Damage while excavating: prevention is the solution
Of the nasty surprises that can arise on a construction site, accidentally damaging an underground pipeline is one of the most serious. And yet, it is one of the easiest to prevent. During the Underground Infrastructure Damage Prevention Month, Info-Excavation reminds us of some important points.
The ground in Québec holds more than just earth and rocks. It also conceals a complex network of telecommunication and electric cables, gas conduits, sewers, water lines, drainage systems, oil pipelines, etc. As soon as the digging starts, especially in agglomerations, there is a fairly high chance of hitting upon some kind of infrastructure.
This is why the province records a high number of accidents resulting in damage: close to 1,100 in 2015, or almost five per day!
Damage to infrastructure not only costs the owners, there is also the cost of collateral damage, up to $109 million per year according to the Center for Interuniversity Research and Analysis of Organizations (CIRANO).
“It is not unusual for damage to require involving two fire trucks, evacuating neighbouring residences and businesses, setting up a safety perimeter that disrupts road traffic, and interrupting service for thousands of users. After the alarm is sounded, there is a huge bill to pay, by both the contractor and society. And that’s not to mention the environmental consequences, such as noise and pollution,” explains Nathalie Moreau, General Manager, Prevention and Public Affairs at Info-Excavation.
All it takes is a simple request
The main culprits are improvisation and lack of knowledge about the ground, indicates this non-profit organization that brings together property owners, municipalities and prevention partners to protect underground infrastructure.
It’s hard to blame bad luck when the full map of many Québec municipalities is available for free in a digital format. For two-thirds of the damages that occurred in 2015, there was no locate requests placed ahead of time. However, many cases could have been prevented by placing a simple request online or through the mobile application to learn what underground infrastructure there was at the site.
Another troubling statistic: 58% of damages are cause by sub-standard excavation practices, which demonstrates the extent to which workers need to be properly informed.
Zero damage objective
Info-Excavation is already planning to ask the government to enact legislation to strengthen damage prevention. Until then, information is the solution.
With the high season for the construction industry just around the corner, the organization recommends that owners require that their suppliers locate infrastructure before beginning work.

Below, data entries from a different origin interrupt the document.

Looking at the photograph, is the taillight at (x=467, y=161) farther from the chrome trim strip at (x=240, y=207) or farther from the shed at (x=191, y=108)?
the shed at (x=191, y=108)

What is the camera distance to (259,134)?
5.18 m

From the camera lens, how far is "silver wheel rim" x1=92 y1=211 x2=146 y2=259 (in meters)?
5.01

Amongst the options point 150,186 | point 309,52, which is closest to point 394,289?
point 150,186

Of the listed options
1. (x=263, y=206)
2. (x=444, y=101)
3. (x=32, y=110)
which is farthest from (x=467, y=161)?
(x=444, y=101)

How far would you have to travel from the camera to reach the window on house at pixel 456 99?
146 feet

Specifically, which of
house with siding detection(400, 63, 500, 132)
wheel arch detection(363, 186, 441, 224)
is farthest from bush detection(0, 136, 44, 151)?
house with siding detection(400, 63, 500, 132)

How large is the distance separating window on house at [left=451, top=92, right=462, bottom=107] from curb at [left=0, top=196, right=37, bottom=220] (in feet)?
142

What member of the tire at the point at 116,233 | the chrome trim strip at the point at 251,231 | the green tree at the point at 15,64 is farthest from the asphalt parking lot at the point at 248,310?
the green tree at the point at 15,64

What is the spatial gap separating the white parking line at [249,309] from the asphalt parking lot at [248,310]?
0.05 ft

Contractors are expected to adhere to Québec’s Safety Code for the construction industry (section 3.15.1), but this requirement is apparently not enough. To help, Info-Excavation has created a Writer’s Guide for those preparing calls for tender.
The organization’s other initiatives include free training for workers, managers and engineers on all steps in preventing damage, and the Damage Information Reporting Tool that various stakeholders can use to quickly report incidents (damage, near misses, stop time) to keep the database updated in all confidentiality.